I wondered at the time (mustn't have listened too intently to the news piece) why they preserved this village... after all, there must have been hundreds of villages destroyed by the Germans in World War II.
It wasn't until I arrived at the memorial site that I realised the actual horror that took place in Oradour on the 10th June 1944. It wasn't, in fact, victim to German bombings but a massacre on an unimaginable scale.
In Oradour, even during the war, life went on and it was a village that experienced little trouble. There were no resistance fighters and no touble between the inhabitants and the occupiers. But on the 10th of June, that would change. The village was surrounded by Nazi soldiers and vehicles and the townspeople were rounded up into the town square. But no one was particularly worried, they thought that their identity papers were going to be checked.
Translation: In this square the population was assembled.
In the village green, the population of the town was divided: men on one side, women and children on the other. The women must have been somewhat relieved when they, along with the children, were led to the church. The men were split into five groups throughout the village. Then at around 4pm an explosion in the village signalled the start of the massacre. The SS fired low at the men's legs until nothing moved. They then lit fires and the dying and mortally wounded were burnt alive.
From the inside of the church the women heard the rattle of the machine guns and knew their menfolk were being killed, but certainly could not imagine the horror of the scene. After hours of anguished waiting, the women saw the church door open. Were they going to be set free?
No, the two Germans that came in had already closed the door. They lit a fire near the communion table and left the building, locking the door behind them. The women and children were burnt alive in the church while the soldiers fired through the windows.
By pure miracle, five men and one woman managed to escape. Those returning to Oradour from Limoges that afternoon were prevented from doing so.
After a night of revellry, the German soldiers left the village and it was only in the early hours of the following day that people returned to Oradour and discovered the horror that had taken place - 642 townspeople massacred, the youngest eight days old. Whole families were decimated. Very few of the bodies could be identified.
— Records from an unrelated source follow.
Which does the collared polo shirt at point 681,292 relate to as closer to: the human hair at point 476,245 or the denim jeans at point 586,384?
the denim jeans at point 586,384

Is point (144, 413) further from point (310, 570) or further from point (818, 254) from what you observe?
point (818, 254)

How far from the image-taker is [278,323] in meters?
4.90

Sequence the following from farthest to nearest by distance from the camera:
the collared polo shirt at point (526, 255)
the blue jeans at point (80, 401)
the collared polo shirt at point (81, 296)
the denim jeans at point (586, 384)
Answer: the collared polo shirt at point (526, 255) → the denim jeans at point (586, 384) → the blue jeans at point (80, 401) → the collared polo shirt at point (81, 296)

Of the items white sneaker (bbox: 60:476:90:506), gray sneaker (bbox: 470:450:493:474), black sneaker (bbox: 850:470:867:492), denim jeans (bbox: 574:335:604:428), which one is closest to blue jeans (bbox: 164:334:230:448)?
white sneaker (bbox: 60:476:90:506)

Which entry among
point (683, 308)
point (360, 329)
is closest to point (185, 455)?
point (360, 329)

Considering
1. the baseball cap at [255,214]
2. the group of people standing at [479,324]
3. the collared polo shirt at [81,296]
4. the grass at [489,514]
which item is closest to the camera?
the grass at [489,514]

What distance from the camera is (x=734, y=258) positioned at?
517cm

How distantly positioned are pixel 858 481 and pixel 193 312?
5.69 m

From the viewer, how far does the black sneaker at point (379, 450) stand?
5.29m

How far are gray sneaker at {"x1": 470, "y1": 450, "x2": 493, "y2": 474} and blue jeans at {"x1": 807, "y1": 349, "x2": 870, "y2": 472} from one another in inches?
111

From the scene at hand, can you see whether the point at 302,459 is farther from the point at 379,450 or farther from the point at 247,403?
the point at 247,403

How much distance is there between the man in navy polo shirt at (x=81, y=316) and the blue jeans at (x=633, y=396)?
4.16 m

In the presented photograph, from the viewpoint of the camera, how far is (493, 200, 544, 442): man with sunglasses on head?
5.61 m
I found this visit incredibly difficult. There were times where I had to just take time to shed a few tears. The church was particularly harrowing. How on earth could they commit that horror in a church? What really moved me was seeing the remains of the pram which, when found, contained the remains of a 10 month old baby.
The charred remains of some of the victims.
No one knows why exactly this massacre took place, the Germans have given many varying reasons, for example retribution for the wounding and killing of German soldiers. The best guess is that they wanted to make and example and terrorise the inhabitants of this region.
Translation: Here men committed the greatest offence against their mothers and all women - they did not spare the children.
After leaving Oradoar, we headed for Limoges, which is famous for its enamel and porcelain, before heading out for dinner. We enjoyed a delicious meal of Limousin beef.